The CBI on Wednesday questioned Subires Bhattacharyya, vice-chancellor of North Bengal University, at his office in Siliguri and also visited his apartment in Kolkata’s Brahmapur in connection with its probe into the alleged irregularities in recruitments in government-aided schools.
Bhattacharyya is a former chairman of the West Bengal School Service Commission.

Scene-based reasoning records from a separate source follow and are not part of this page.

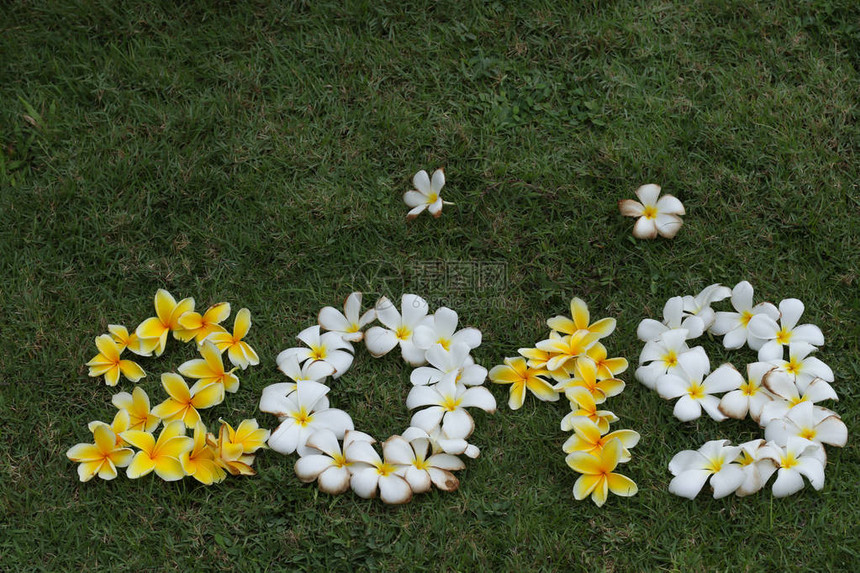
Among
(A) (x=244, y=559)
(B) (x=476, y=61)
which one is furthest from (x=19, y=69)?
(A) (x=244, y=559)

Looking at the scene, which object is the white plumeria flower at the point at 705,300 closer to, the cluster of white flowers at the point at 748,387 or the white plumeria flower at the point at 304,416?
the cluster of white flowers at the point at 748,387

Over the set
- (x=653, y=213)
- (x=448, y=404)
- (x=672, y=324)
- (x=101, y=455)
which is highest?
(x=653, y=213)

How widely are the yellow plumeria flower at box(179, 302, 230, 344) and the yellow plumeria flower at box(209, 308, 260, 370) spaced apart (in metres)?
0.04

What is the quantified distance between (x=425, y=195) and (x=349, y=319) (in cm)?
44

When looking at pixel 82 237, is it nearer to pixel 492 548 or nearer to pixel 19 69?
pixel 19 69

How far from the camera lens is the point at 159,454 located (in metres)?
2.15

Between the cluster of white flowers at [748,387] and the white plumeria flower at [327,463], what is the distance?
773mm

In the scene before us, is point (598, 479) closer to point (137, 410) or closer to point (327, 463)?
point (327, 463)

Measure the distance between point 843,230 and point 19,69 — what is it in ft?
8.30

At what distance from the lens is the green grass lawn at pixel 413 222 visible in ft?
6.97

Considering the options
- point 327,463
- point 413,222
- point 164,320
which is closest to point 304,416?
point 327,463

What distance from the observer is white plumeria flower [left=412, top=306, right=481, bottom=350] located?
2.28 meters

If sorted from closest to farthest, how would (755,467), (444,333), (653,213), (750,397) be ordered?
1. (755,467)
2. (750,397)
3. (444,333)
4. (653,213)

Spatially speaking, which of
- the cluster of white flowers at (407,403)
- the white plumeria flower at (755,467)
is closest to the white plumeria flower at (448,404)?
the cluster of white flowers at (407,403)
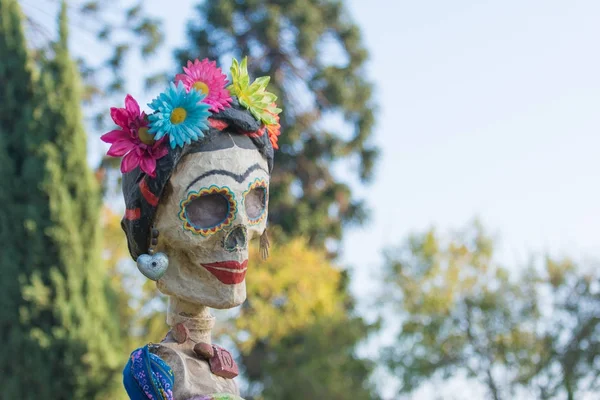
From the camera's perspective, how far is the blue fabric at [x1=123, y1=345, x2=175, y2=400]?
4.19 metres

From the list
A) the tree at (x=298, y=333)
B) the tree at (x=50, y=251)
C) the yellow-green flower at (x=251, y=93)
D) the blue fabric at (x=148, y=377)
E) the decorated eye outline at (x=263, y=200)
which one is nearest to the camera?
the blue fabric at (x=148, y=377)

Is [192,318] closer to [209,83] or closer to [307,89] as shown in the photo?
[209,83]

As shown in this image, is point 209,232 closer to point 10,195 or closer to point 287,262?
point 10,195

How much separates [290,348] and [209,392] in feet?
40.5

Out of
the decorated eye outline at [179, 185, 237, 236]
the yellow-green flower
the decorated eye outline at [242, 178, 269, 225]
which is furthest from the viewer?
the yellow-green flower

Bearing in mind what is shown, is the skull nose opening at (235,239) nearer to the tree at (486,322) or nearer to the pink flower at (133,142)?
the pink flower at (133,142)

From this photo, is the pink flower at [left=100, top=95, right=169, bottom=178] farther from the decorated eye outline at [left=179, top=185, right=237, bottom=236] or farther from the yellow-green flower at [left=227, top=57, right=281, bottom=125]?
the yellow-green flower at [left=227, top=57, right=281, bottom=125]

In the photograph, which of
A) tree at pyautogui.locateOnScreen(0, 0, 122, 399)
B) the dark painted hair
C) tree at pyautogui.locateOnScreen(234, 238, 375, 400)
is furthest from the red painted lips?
tree at pyautogui.locateOnScreen(234, 238, 375, 400)

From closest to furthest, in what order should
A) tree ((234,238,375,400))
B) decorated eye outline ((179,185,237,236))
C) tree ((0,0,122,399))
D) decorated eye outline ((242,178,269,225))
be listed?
1. decorated eye outline ((179,185,237,236))
2. decorated eye outline ((242,178,269,225))
3. tree ((0,0,122,399))
4. tree ((234,238,375,400))

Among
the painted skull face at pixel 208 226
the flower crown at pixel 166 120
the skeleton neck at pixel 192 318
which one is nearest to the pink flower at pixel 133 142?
the flower crown at pixel 166 120

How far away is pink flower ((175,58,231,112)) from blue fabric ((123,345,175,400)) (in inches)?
51.4

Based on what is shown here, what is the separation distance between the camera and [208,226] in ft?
14.8

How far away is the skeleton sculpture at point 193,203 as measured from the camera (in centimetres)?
449

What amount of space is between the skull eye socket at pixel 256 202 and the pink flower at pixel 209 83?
1.48ft
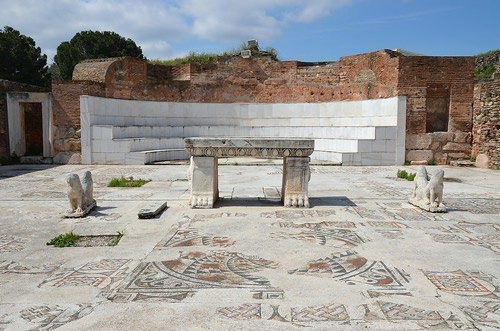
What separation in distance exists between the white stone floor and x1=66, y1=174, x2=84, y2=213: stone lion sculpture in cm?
28

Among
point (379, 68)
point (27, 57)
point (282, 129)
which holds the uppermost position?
point (27, 57)

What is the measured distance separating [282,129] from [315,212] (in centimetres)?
1106

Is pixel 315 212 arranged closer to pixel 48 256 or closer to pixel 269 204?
pixel 269 204

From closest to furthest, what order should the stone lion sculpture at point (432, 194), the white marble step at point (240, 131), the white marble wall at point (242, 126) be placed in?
the stone lion sculpture at point (432, 194), the white marble wall at point (242, 126), the white marble step at point (240, 131)

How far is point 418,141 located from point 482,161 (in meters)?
2.13

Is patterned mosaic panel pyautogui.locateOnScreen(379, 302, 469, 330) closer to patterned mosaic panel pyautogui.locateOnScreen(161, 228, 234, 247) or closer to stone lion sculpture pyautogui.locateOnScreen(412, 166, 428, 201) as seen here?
patterned mosaic panel pyautogui.locateOnScreen(161, 228, 234, 247)

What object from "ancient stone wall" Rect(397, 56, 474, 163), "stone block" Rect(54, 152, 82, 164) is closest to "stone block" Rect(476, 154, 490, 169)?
"ancient stone wall" Rect(397, 56, 474, 163)

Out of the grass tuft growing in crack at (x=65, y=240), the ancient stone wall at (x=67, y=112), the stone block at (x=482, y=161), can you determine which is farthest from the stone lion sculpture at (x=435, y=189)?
the ancient stone wall at (x=67, y=112)

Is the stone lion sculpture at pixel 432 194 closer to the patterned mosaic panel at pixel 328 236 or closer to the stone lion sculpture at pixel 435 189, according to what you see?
the stone lion sculpture at pixel 435 189

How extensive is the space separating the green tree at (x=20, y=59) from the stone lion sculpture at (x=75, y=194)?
84.5ft

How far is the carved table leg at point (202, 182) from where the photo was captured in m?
6.59

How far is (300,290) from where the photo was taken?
3266 mm

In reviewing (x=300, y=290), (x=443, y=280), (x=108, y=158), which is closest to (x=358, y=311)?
(x=300, y=290)

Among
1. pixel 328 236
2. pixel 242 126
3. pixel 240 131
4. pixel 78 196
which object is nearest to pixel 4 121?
pixel 240 131
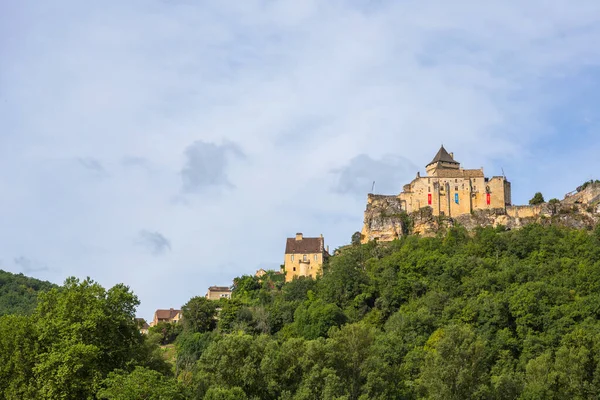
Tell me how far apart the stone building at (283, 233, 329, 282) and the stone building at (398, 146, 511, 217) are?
1097cm

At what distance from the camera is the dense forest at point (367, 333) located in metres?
47.9

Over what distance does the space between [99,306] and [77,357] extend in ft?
13.6

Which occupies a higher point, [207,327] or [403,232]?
[403,232]

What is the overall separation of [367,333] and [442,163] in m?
47.3

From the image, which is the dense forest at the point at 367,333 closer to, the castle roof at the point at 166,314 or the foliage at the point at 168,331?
the foliage at the point at 168,331

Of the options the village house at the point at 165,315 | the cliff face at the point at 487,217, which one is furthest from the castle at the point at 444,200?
the village house at the point at 165,315

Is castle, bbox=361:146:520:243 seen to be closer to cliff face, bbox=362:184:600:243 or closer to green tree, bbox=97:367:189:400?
cliff face, bbox=362:184:600:243

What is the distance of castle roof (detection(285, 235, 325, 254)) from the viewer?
101000 mm

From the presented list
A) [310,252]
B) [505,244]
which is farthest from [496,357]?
[310,252]

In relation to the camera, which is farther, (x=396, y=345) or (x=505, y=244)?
(x=505, y=244)

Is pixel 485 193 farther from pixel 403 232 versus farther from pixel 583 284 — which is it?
pixel 583 284

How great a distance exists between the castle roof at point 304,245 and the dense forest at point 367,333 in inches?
121

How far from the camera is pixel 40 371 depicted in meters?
46.0

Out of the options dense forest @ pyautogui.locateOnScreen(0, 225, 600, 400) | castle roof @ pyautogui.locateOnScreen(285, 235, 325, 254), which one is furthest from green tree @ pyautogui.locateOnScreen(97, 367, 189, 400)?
castle roof @ pyautogui.locateOnScreen(285, 235, 325, 254)
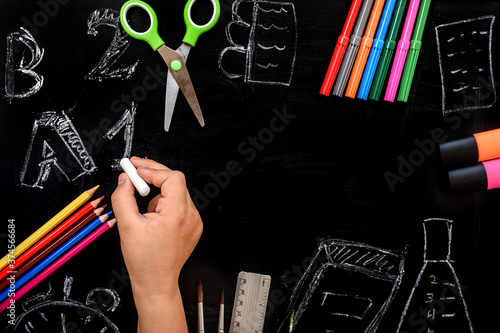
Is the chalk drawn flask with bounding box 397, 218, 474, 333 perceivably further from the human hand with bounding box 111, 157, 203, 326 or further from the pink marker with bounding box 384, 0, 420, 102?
the human hand with bounding box 111, 157, 203, 326

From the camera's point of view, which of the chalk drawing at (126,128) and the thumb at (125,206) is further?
the chalk drawing at (126,128)

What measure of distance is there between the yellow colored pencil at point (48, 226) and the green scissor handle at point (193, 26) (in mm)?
388

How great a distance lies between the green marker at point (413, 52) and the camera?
0.85 m

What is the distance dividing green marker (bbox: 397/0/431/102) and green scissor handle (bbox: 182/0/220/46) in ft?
1.39

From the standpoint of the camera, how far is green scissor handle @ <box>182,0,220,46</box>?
857 millimetres

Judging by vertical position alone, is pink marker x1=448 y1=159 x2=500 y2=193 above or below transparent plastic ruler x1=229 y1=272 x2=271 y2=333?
above

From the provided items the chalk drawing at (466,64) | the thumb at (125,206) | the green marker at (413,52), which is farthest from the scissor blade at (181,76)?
the chalk drawing at (466,64)

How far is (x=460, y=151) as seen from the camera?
842 mm

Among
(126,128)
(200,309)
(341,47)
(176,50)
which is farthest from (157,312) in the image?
(341,47)

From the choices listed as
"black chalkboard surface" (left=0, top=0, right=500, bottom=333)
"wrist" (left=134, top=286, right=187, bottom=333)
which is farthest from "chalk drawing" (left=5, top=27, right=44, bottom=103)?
"wrist" (left=134, top=286, right=187, bottom=333)

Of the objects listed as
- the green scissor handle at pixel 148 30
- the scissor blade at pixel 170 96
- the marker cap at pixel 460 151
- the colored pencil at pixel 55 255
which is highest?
the green scissor handle at pixel 148 30

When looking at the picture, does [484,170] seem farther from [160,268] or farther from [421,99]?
[160,268]

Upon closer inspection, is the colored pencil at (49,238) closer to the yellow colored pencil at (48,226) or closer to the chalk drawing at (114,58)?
the yellow colored pencil at (48,226)

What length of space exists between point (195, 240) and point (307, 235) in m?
0.25
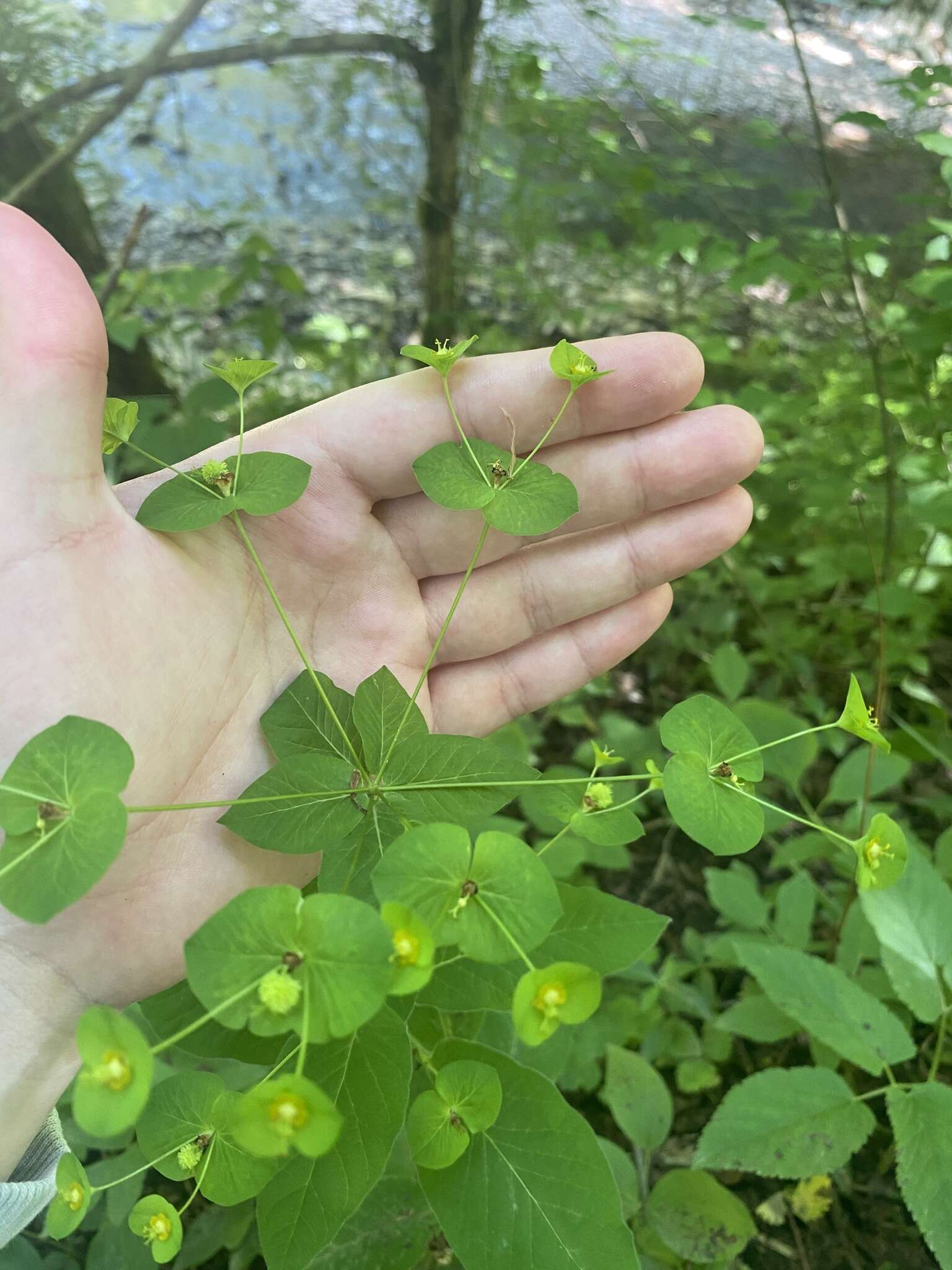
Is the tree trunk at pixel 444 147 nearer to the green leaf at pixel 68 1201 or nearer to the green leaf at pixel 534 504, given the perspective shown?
the green leaf at pixel 534 504

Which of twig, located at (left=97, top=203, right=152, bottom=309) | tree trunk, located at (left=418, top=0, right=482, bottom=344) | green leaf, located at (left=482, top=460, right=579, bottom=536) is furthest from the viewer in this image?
tree trunk, located at (left=418, top=0, right=482, bottom=344)

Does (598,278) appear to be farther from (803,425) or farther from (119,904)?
(119,904)

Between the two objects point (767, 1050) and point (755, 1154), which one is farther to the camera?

He was the principal-in-charge of Fakir Chand College in Diamond Harbour when he joined the commission as chairman in January 2014.
He resigned from the chairman’s post and took over as VC of North Bengal University (NBU) in February 2018.
Sources in the central investigating agency said its officers wanted to know from the former SSC chairman the procedures that were followed in the recruitment process.
A 12-member CBI team reached the office of the VC in the afternoon after realising that Bhattacharyya was not at his official residence.
“It is important to know how candidates were ranked on the basis of their performance, what were the criteria for selection and what was the process of rejecting candidates from the list of successful ones,” said a CBI officer.
Bhattacharya was questioned in Siliguri on a day a CBI court in Kolkata sent S.P. Sinha, former chief adviser to the commission, and Ashok Kumar Saha, former secretary of the commission, to jail custody.
The CBI arrested the two on August 10 for their alleged involvement in the recruitment scam. Sinha and Saha feature on the list that was drawn up by a committee headed by former Calcutta High Court judge Ranjit Kumar Bag, which probed the alleged irregularities in recruitments.
Bhattacharyya features on the list of those against whom the panel has recommended action for the alleged corruption.
A CBI team also turned up at Bhattacharyya’s Brahmapur apartment in Bansdroni in the morning but found it locked. The team left after sealing the flat and a store room on the terrace.
Arrest
The CBI on Wednesday said it had arrested a man named Pradip Singh in connection with the school recruitment scam.
Officers said Singh had been collecting money from candidates to give them teaching jobs.